The UK had wanted to stay part of Galileo after Brexit, but the EU said it would be banned from the extra-secure elements of the program, BBC reported.
May confirmed on Friday that the UK was pulling out of the project.
British Minister for Universities, Science, Research and Innovation Sam Gyimah said the row was "a clarion call" and that any deal with Brussels would be "EU first."
The UK's interests "will be repeatedly and permanently hammered by the EU27 for many years to come", he added in a Facebook post setting out his reasons for resigning.
Gyimah, who is the 10th minister to resign from the government since May set out her original proposals for leaving the EU at Chequers in July, also said he would be voting against the deal she had eventually negotiated with Brussels.
However, prominent Brexiteer and cabinet minister Michael Gove has defended May's plan, writing in the Daily Mail that leaving the EU is under "great threat" if the deal is rejected by MPs.
Galileo is the EU's upcoming version of the US GPS, which is used by millions of people around the world, and will be used by EU governments, citizens, military and industry.
Brussels had said that, as a result of Brexit, the UK would not be allowed immediate access to part of the system intended for use by government agencies, the armed forces and emergency responders once it came online in 2020.

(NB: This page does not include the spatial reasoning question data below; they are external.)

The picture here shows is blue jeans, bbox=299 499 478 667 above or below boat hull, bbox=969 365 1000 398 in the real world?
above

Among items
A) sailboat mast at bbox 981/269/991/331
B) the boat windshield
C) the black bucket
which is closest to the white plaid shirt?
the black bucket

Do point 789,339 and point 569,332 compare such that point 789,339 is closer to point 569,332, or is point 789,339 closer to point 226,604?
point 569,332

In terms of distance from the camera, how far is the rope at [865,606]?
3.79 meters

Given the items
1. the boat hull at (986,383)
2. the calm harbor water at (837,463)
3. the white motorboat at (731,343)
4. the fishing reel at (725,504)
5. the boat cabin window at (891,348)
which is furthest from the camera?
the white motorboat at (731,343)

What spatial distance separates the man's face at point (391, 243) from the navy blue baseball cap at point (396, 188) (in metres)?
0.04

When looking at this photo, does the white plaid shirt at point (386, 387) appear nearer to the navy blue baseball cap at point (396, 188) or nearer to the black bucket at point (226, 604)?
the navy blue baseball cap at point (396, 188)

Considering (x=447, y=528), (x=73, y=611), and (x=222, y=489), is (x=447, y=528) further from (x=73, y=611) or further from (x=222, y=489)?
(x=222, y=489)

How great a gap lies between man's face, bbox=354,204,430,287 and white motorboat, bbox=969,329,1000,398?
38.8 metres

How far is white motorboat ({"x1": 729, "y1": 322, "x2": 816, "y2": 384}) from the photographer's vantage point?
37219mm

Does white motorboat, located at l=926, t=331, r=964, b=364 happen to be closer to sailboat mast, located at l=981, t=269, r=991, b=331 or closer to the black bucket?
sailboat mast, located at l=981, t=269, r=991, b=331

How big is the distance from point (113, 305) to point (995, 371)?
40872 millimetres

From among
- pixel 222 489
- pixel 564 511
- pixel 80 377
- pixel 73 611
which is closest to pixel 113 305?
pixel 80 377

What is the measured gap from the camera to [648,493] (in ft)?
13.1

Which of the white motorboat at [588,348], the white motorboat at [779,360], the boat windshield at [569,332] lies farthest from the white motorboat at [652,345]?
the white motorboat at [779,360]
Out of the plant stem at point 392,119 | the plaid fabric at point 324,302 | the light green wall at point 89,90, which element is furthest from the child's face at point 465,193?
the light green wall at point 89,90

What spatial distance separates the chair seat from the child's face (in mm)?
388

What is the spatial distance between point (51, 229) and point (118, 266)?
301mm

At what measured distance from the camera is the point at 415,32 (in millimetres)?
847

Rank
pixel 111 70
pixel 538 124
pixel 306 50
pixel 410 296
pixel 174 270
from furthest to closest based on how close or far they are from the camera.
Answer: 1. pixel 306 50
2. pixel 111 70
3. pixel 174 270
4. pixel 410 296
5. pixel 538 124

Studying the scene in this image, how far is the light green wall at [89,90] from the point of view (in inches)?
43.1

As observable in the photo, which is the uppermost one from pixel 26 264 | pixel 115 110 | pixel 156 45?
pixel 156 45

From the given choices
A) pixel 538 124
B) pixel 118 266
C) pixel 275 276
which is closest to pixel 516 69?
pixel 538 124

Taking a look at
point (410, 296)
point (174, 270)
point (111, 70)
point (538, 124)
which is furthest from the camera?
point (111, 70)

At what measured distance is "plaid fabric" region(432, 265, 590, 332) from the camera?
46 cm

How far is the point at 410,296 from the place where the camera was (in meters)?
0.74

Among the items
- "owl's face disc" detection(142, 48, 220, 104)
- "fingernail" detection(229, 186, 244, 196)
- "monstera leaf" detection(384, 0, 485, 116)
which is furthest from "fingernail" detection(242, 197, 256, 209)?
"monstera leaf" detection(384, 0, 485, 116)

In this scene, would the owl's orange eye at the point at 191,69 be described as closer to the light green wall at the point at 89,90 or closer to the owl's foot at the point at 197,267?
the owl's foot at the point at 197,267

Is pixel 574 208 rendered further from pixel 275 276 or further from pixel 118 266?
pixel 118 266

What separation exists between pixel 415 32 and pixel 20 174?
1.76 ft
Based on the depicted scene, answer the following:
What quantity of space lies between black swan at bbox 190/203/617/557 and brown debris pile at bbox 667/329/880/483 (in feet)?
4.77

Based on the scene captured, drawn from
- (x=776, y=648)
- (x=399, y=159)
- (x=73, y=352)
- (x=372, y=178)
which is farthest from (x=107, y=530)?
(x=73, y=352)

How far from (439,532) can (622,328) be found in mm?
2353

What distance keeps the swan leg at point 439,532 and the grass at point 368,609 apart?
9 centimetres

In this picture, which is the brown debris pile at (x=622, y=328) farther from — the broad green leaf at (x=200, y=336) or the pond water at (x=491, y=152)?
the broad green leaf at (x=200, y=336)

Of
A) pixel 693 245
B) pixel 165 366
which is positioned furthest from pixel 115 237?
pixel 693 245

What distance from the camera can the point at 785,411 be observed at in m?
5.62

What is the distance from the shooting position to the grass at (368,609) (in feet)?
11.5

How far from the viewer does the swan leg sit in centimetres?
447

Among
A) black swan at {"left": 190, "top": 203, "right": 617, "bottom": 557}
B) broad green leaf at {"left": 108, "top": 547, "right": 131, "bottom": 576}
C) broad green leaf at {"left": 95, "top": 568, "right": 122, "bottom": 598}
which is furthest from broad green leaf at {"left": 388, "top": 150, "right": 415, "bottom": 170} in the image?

But the UK, which has invested €1.4 billion in the project, said access was vital to its military and security interests.
May has now said the British army will not use Galileo and the UK will instead explore options to build its own satellite-navigation system – having already set aside £92 million to look at how it can be done.
"I cannot let our armed services depend on a system we cannot be sure of," May said.
"That would not be in our national interest."
Will more Remainers voice their fears?
As May was sitting down to at a glittering evening with her fellow world leaders at the G20, news broke that Gyimah had just become the latest minister to quit over Brexit.
He had a specific reason to leave. But it is his overall verdict on May's Brexit compromise that will really hurt.
There is some comfort overnight for May from Michael Gove, who as one of the leading voices in the Leave campaign is, belatedly perhaps, urging his Brexiteer colleagues to get onboard.
But this latest resignation is another sign of how hard it will be for the prime minister to pass the vote that could define her future.
Gyimah, who voted for Remain in the referendum, said it was the right decision for May to leave the Galileo project, saying the negotiations had been "stacked against us from the very beginning."
But the MP for East Surrey said it was "only a foretaste of what's to come" if the PM's deal was voted through.
"Having surrendered our voice, our vote and our veto, we will have to rely on the 'best endeavors' of the EU to strike a final agreement that works in our national interest," he said.
"As minister with the responsibility for space technology I have seen first-hand the EU stack the deck against us time and time again, even while the ink was drying on the transition deal.
"Galileo is a clarion call that it will be 'EU first', and to think otherwise – whether you are a leaver or remainer – is at best incredibly naive."
Former Tory cabinet minister and campaigner for another referendum, Justine Greening, said Gyimah was a "highly respected and capable minister" and praised him for not ruling out a second vote.
And the Lib Dem's education spokeswoman, Layla Moran, said Gyimah's exit showed the government was "falling apart," and that he had "seen at close quarters the devastating effect this botched Brexit will have on these important sectors."
In his Daily Mail article, British Secretary of State for Environment, Food and Rural Affairs admitted the withdrawal agreement was not "perfect."
But he stuck by the prime minister, saying it "delivers in crucial ways which honor the vote to leave."
"Does it deliver 100 percent of what I wanted? No," he added.
"But then we didn't win 100 percent of the vote on 23 June 2016.
"In politics, as in life, you can't always get everything that you want."
What is Galileo?
Many people's sat-navs and mobile location services currently run on a US military-based system called GPS – global positioning system – which uses satellites to pinpoint our locations. China and Russia also have satellite-navigation positioning systems.
In 1999, the European Union embarked on a plan to put together its own network of satellites, called Galileo, so it was not reliant on the US, Russian and Chinese systems.
The first satellites were put into orbit in 2013 and it is planned to be fully operational in 2020 with 30 satellites orbiting earth.
UK companies have built components for Galileo and one of the project's two Galileo Security Monitoring Centers was based in the UK, in Swanwick. The site is now being relocated to Spain.
The government said there should be no noticeable impact for the public from withdrawing from the project, as devices that already use Galileo, such as smartphones, will carry on doing so.
It said UK industry has earned about €1.15 billion from the project but, when the BBC asked if any more money would be given back, a spokesman said the project was "part of the withdrawal agreement" and the UK had reached "a fair financial settlement with the EU."